Newly-released surveillance video has reignited a firestorm in the controversial case of a former police officer convicted of preying on women while on patrol for the San Diego Police Department in the Gaslamp Quarter of San Diego – an area of the city known for its restaurants and nightlife.
While many of Arevalos’ victims have sued the City of San Diego and reached settlements in those suits, one case involving a victim known only as "Jane Doe" is still open and new video linked to her case is prompting her civil attorneys to speak out in anger, claiming corruption and cover-up on the part of the SDPD in this woman’s case.
“This is a case of public safety, as well as private tragedy. The city has a police department that needs correction,” Jane Doe’s attorney, Browne Greene, told NBC 7 on Tuesday.
According to Greene, San Diego City Attorney Jan Goldsmith had an investigator follow Jane Doe in order to gather evidence for the city’s defense against a lawsuit Jane Doe had filed against the City of San Diego.
At various times, the woman was taped on surveillance video. This included a visit to her father on a Fourth of July weekend. At one point in the video, she is taped kissing her boyfriend.
In a letter accompanying the video, an investigator writes that the video shows Jane Doe “attired in shorts and bending fully over in public on several occasions.”
Greene says the inference in that letter is that his client is promiscuous and flirtatious. He says his client had no idea she was being watched by investigators.
“They have to use it for what? A pretext to maybe find some dirt? That’s what they’re looking for here – to try to smear her,” said Greene.
According to Goldsmith, surveillance like this is routine. He says not doing it would be malpractice.
“It’s part of normal prep for trial. We do it in every case -- big cases, some small cases we don’t.

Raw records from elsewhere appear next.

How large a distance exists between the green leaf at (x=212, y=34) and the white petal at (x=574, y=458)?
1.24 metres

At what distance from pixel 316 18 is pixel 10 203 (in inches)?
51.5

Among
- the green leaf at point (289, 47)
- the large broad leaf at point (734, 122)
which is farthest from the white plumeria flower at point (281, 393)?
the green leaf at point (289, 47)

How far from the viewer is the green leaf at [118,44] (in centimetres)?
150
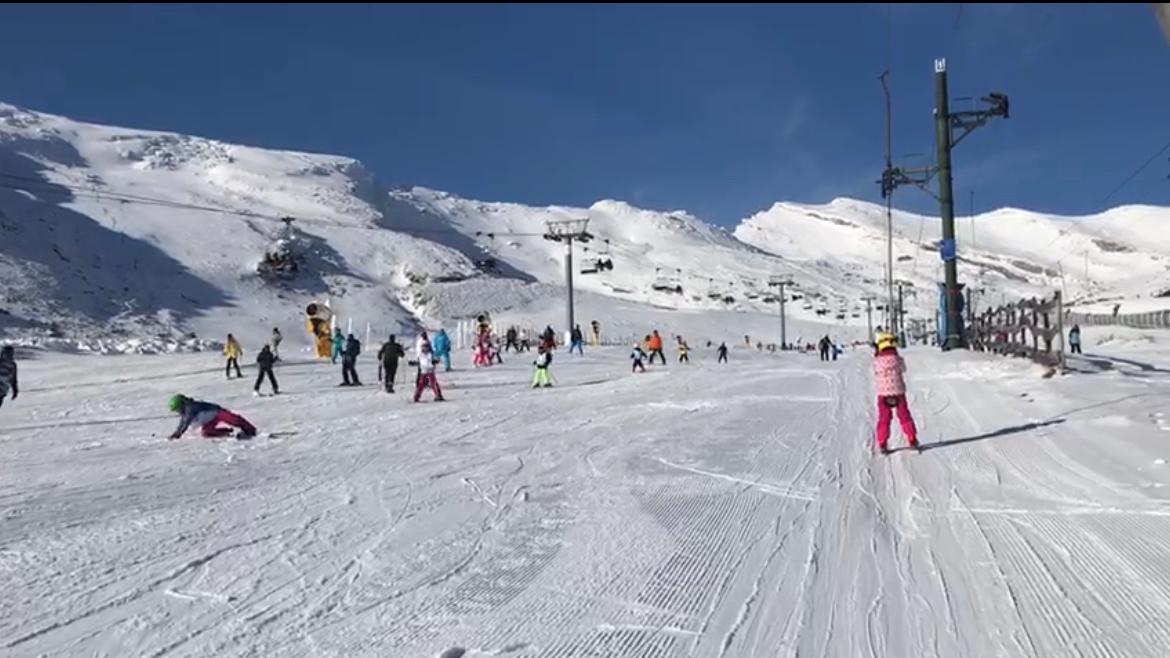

It’s done by lawyers all across the country,” said Goldsmith.
Still, Greene says the videos have crossed the line and make his client look bad, while “not telling the truth about the facts in this case.”
Furthermore, Greene says this is no way to treat a victim who did everything police asked of her for the criminal case, including helping police make a phone call in which Arevalos admitted what he did to her during a violent sexual assault in February 2010 that included placing his hand inside her pants.
“She was the number one witness for the prosecution and now this is the thanks – this is the justice – given back by the city,” said Greene.
Arevalos’ case is due back in court Friday for a hearing. Defense attorneys for Arevalos say four pages of notes written by Jane Doe were not turned over to them, and argue those notes may have helped their criminal case.
Greene says the San Diego Police Department knew about the notes, just as they knew about numerous early complaints made against Arevalos. Greene claims police failed to turn the notes over so that if Arevalos was convicted, there would be grounds for an appeal.
He fears Arevalos may get out of his prison sentence on this technicality.
“Now, you have the sheer irony of perhaps Officer Arevalos being able to take a walk and get out of prison, perhaps endanger other people, because of what the city failed to do in terms of public safety,” Greene explained. “It’s just another example of the willy-nilly lack of care, ‘protect officers first’ attitude of this department.”
The San Diego mayor’s office and District Attorney’s office would not comment Tuesday regarding Greene’s allegations of corruption and cover-up because it’s all part of an appeal, as well as part of the ongoing civil litigation.